→ DOCUMENT
__________________________________________________

With such claustrophobic horror films as Quarantine and Devil to his credits, director John Erick Dowdle had much to live up to in staging his next film. But he found a setting that had rarely been previously mined in the genre: the underground catacombs of Paris. Such was the platform for his current project, As Above, So Below, which combines a found-footage template with the shifting perspective of the story’s multiple characters who all descend into a surreal netherworld.
Of course, Dowdle’s projects all start with a high concept which he draws out with his brother Drew. “I co-write with my brother who also produces,” John Erick Dowdle stated. “We have this list of 200 movie ideas that go up and down the list depending where were are at in life. We are all over the place until something starts to snowball. Three or four ideas come together. We wanted to do a female Indiana Jones, a fearless archaeologist searching for the occult in found-footage style. At one point, we had studied the catacombs, but we dropped that. We had [the female lead of] Scarlett Marlowe, but we didn’t have anywhere to go.”
Like many other genre projects, the eventual answer to their project quandary resided in combining the two earlier ideas. “What about Scarlett in that setting?” Dowdle wondered aloud with his brother about the catacombs’ existence. “We put those two ideas together, more than five years ago – 2008. I went to Paris in 2007 and tried to see the catacombs then. They were closed due to vandalism. Scarlett came to life in 2010 in that zone. We like to give it a little more depth. The horror movie trope is five sexy teens do — blank — then die. We tried to stay away from that type of filmmaking.”
Thus, four years ago, they created a script with the idea that John Erick would direct. “We wanted to go as practical as possible,” he said of the plan to make the film. “For the six-week shoot, we shot five underground. When they go underwater, that was built [on a stage], but we shot in a real bell tower and in the actual catacombs. We went down there. It would be so hard to fake that unless you spent $100 million.”
With a script and a concept, Dowdle and his team had to venture into the famed Paris catacombs to choose locales. “We had never been in the catacombs,” he said. “The first location scout, Drew and I pulled into this old Parisian residential neighborhood. We were put in rubber waders that went up to our chest. We went into a hole just like that. It was a five-hour tour with real skulls and femurs; there were real bones down there. Two hours into it, we’d go down a staircase to a deeper level.”
Surely, the actual French underworld provided ample shooting locations. “There are 200 miles of catacombs,” Dowdle explained. “We saw so many of them. In the six-week prep period, we spent four work weeks in the catacombs and a week above ground, and we did a week of pickups, stage stuff.”

__________________________________________________

→ RECORDS FOR THE TASK

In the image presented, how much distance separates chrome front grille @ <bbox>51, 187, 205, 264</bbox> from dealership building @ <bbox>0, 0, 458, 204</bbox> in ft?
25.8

__________________________________________________

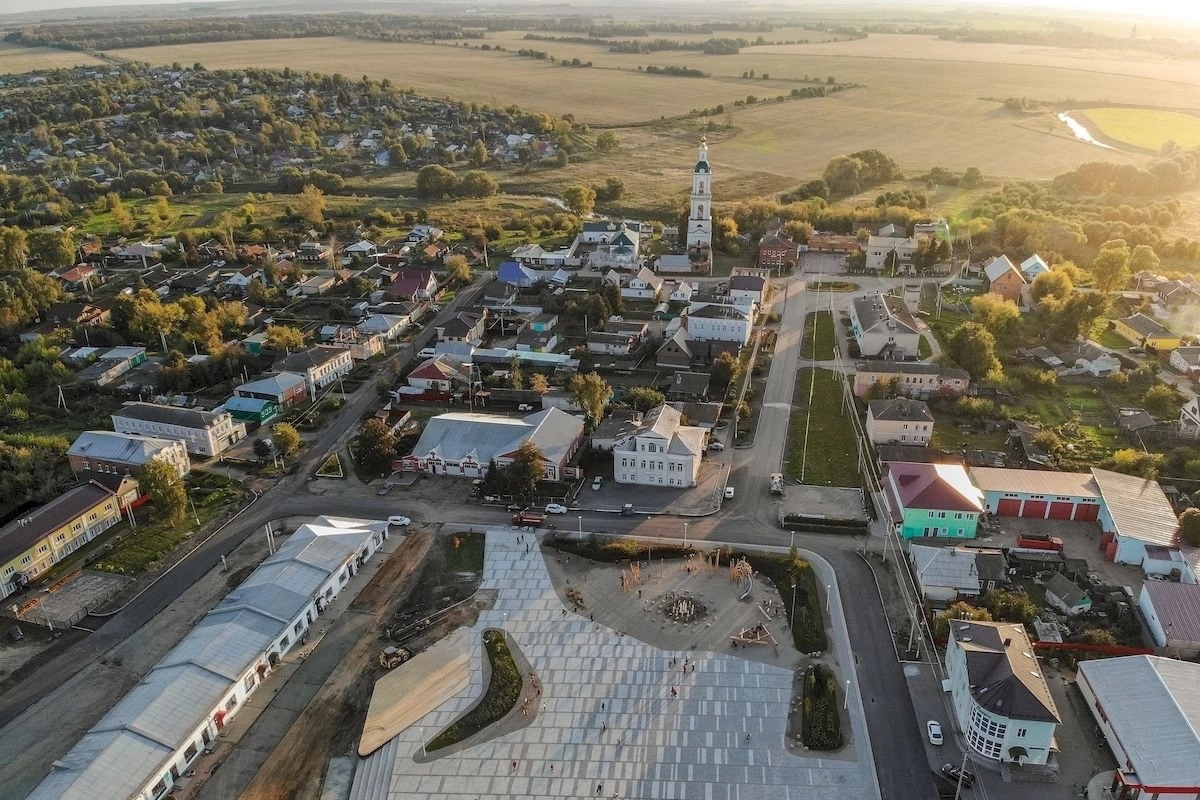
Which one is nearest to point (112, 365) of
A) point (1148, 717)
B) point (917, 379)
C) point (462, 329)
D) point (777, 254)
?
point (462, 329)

__________________________________________________

→ EXERCISES
- a) Reproduce the passage of the interview about As Above, So Below that opens with the words containing "With such claustrophobic" and closes with "a surreal netherworld.".
- b) How many lines of the listing contain the string "point"? Reply with the number alone.
The listing was put together from two unrelated sources.

→ COMPLETED EXERCISE
- a)
With such claustrophobic horror films as Quarantine and Devil to his credits, director John Erick Dowdle had much to live up to in staging his next film. But he found a setting that had rarely been previously mined in the genre: the underground catacombs of Paris. Such was the platform for his current project, As Above, So Below, which combines a found-footage template with the shifting perspective of the story’s multiple characters who all descend into a surreal netherworld.

- b) 6